Te dejan sin aire. Y si las sigues mirando 30 segundos más, quizá no puedas ni soportarlas.

El libro lo venden nuevo y de segunda mano en Amazon.

(Estamos muy siniestros últimamente. Es el verano. Y el calor. Pero no sé muy bien por qué hoy hablamos de muertos. Ni por qué ayer tuve que reencontrarme con la mujer fotografiada por Metinides. Aunque creo que existe una conexión directa entre eso y el hecho de que en la última entrada no colgara la foto de la cabeza decapitada de Mishima. Sería bonito pensar que han sido los muertos y que se están revelando contra mi ñoñería y mi exceso de consideración, contra el tabú en torno a la muerte, como si hubieran decidido vengarse de la única forma que ellos pueden hacerlo: apareciendo de pronto y reclamando su espacio. Sería bonito, sí, y puede que tenga sentido hasta cierto punto. Sólo hasta cierto punto. Aún así, tampoco habrían conseguido mucho: se habla de ellos, pero no se les ve. Cada día me siento más puritano. Y lo preocupante es que empieza a gustarme.)

viernes, 26 de junio de 2009

Un crisantemo en las cloacas (sobre Yukio Mishima)



Hoy estrenan una película.

Se llama Mishima.

No es nueva.

En el IMDB figura el 20 de septiembre de 1985 como fecha de estreno en Estados Unidos.

Dicen que es una obra maestra.

Mienten.

Volvemos a ser injustos: hablamos de memoria y de cuando la vimos, a principios de los 90, una madrugada en Canal+.

Nos pareció una película fría, muy fría y aburrida.

Insisto: hablamos de memoria, somos injustos, como de costumbre.

No importa.

Importa una mierda la película.

Importa Mishima.

Le hemos estado releyendo esta semana.

Hemos elegido nuestra novela preferida de él, la que siempre recomendamos y regalamos, la que leímos primero y nos dejó noqueados, la que prestamos a alguien y aún no nos ha devuelto: El marino que perdió la gracia del mar.

Alguién, quizá, que está ahora mismo leyendo esta entrada.

Era una edición de Bruguera, con mil subrayados y una foto en la portada de la Tate no Kai al completo, la Sociedad del Escudo, un grupo paramilitar que montó Mishima con estudiantes universitarios para defender las esencias del Japón tradicional.

El 25 de noviembre de 197o, Mishima, candidato al Nobel y uno de los escritores más reconocidos de Japón, se dirigió a uno de los principales cuarteles del país con cuatro de sus niñatos. Iba a dar un golpe de Estado para restaurar el antiguo orden imperial.

¿Un golpe de Estado?

No, era una fantasmada. Una excusa para hacer lo que siempre había querido: morir.

Morir de una forma heroica y hermosa. Alcanzar la gloria.

Nadie que hubiera leído a Mishima pudo sorprenderse.

O sí.

Porque lo normal es que los escritores hablen y escriban mucho. Es su trabajo. Pero pocos, muy pocos, dan el paso de convertir en realidad sus fantasías. Y lo más seguro es que toda esa panda de "cobardes" haga bien.

(Tareas del ejercicio)
1. En el fragmento sobre Yukio Mishima, ¿qué novela de Mishima se presenta como la preferida, la que siempre se recomienda y se regala?
2. Prolonga el fragmento sobre Yukio Mishima a partir de su última oración.

(Listado)

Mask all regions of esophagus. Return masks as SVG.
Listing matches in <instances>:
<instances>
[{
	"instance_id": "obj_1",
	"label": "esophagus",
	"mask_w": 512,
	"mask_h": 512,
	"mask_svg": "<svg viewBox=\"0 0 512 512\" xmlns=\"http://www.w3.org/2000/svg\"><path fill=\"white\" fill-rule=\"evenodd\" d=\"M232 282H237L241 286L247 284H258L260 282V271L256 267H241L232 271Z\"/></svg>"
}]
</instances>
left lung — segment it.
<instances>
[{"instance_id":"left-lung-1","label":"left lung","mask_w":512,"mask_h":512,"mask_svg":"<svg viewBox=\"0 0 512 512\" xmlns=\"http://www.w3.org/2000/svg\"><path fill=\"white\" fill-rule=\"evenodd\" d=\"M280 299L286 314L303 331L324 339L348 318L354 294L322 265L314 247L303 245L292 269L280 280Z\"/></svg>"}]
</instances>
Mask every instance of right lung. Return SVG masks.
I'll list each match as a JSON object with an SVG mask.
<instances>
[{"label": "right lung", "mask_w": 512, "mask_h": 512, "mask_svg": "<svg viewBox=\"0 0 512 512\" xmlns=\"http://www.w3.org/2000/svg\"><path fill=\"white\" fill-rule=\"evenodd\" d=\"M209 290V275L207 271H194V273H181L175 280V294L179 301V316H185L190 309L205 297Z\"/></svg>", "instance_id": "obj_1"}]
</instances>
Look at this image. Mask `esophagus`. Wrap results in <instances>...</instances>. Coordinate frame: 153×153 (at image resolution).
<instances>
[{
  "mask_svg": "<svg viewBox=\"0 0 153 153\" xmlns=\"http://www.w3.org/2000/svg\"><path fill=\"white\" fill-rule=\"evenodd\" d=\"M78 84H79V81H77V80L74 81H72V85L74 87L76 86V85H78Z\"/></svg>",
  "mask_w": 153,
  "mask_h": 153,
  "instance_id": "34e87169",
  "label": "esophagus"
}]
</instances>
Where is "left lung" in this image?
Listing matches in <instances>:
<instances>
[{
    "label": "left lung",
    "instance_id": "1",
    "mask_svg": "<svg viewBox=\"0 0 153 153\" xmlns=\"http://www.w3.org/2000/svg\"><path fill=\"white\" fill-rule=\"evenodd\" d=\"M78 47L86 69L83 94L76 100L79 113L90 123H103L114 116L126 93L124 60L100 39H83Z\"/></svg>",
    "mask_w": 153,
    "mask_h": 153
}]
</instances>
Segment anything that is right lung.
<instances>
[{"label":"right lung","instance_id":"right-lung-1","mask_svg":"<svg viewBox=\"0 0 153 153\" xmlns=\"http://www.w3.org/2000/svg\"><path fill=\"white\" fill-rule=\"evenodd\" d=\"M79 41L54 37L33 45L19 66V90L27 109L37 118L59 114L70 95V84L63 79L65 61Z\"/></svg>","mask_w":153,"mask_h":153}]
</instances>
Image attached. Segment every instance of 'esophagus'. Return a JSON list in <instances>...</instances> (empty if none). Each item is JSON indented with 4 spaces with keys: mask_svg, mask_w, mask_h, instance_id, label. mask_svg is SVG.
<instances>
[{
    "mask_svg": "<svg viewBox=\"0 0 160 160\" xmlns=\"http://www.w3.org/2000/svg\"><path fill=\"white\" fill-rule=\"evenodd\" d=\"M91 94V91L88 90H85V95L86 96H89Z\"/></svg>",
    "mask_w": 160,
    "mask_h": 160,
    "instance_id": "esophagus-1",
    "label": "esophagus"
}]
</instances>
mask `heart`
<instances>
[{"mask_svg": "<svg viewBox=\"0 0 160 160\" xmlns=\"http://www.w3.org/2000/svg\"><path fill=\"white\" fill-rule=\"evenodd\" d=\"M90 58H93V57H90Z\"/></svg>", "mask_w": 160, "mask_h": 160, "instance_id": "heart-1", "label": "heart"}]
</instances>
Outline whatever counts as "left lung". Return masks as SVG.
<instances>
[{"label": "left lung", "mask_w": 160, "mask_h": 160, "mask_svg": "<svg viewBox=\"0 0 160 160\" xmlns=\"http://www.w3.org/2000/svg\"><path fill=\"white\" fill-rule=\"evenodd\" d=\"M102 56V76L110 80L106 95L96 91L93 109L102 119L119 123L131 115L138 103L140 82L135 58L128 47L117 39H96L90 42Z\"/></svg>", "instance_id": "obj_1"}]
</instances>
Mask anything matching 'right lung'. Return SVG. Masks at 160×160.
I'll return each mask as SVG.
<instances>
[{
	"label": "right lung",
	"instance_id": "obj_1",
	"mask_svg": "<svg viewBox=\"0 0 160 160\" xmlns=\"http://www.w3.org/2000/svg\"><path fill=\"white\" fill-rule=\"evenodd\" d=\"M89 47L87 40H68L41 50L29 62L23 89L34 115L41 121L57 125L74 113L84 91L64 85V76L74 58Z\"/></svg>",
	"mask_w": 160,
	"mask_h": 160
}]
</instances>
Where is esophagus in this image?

(Respuestas)
1. El marino que perdió la gracia del mar.

2.
De lo contrario, el mundo estaría lleno de cadáveres.

Más incluso que ahora, queremos decir.

La idea de la muerte obsesionaba a Mishima. Y la de la belleza.

En realidad, muerte y belleza acaban confundiéndose en su obra.

Él era feo, muy, muy feo. Un niño debilucho e hiperprotegido por su abuela.

Un tarado desde la infancia.

Estalló la II Guerra Mundial, la participación de Japón en ella, y el joven Mishima (había nacido en 1925) corrió a alistarse: quería ser kamikaze y morir por su país.

Una muerte gloriosa, otra vez.

Pero le echaron para atrás. No daba el tipo. Era un tirillas.

Este rechazo le marcó de por vida. Y su fealdad.

Se hizo escritor y culturista.

Mishima también era gay.

Y padecía un inmenso narcismo, como sólo puede padecerlo alguien que ha conseguido su belleza a fuerza de horas y horas de trabajo.

O como sólo puede padecerlo un acomplejado, lleno de músculos, pero que en el fondo sabe que sigue siendo el mismo niño débil y asustado que lloraba por las noches al meterse en la cama.

Mishima, de mayor, se casó y consiguió un gran éxito.

Era un tipo muy polémico y reaccionario, con un enorme afán de provocación, capaz de fotografiarse con el uniforme nazi o de declarar su admiración por Hitler.

Pero, sobre todo, Mishima escribió y escribió. Escribió muchísimo.

A Mishima hay que leerle: siempre tan retorcido y tan sutil, a veces extremadamente complejo, pero magistral como narrador. Con eso que los cursis llaman un "mundo propio", pero en su caso inabarcable y brutal, brutal y poético, lleno de sombras y de abismos, de sexo y de muerte. Y, sobre todo, de una búsqueda constante de la pureza, la pureza como un ideal absoluto.

Esa pureza, ese ideal, quizá más que la obsesión por la muerte, marca la vida de Mishima, su forma de escribir (aunque compleja y afectada) , y sus personajes.

Quizá, sólo quizá, el conflicto real de Mishima y el que reflejan sus historias sea ese: la imposibilidad de alcanzar o de vivir la pureza en el mundo real.

No se puede ser un crisantemo en las cloacas.

El emperador no es Dios, sino un gilipollas que ha hundido y humillado a todo su país, un imbécil que primero provocó el lanzamiento de dos bombas atómicas (las primeras de la historia) sobre sus súbditos y que luego, se lo entregó todo al enemigo.

Sus personajes, los personajes de Mishima, bien mirados, y al mundo, y a los libros, y a la vida, siempre hay que mirarlos bien, o al menos, intentarlo, no resultan románticos.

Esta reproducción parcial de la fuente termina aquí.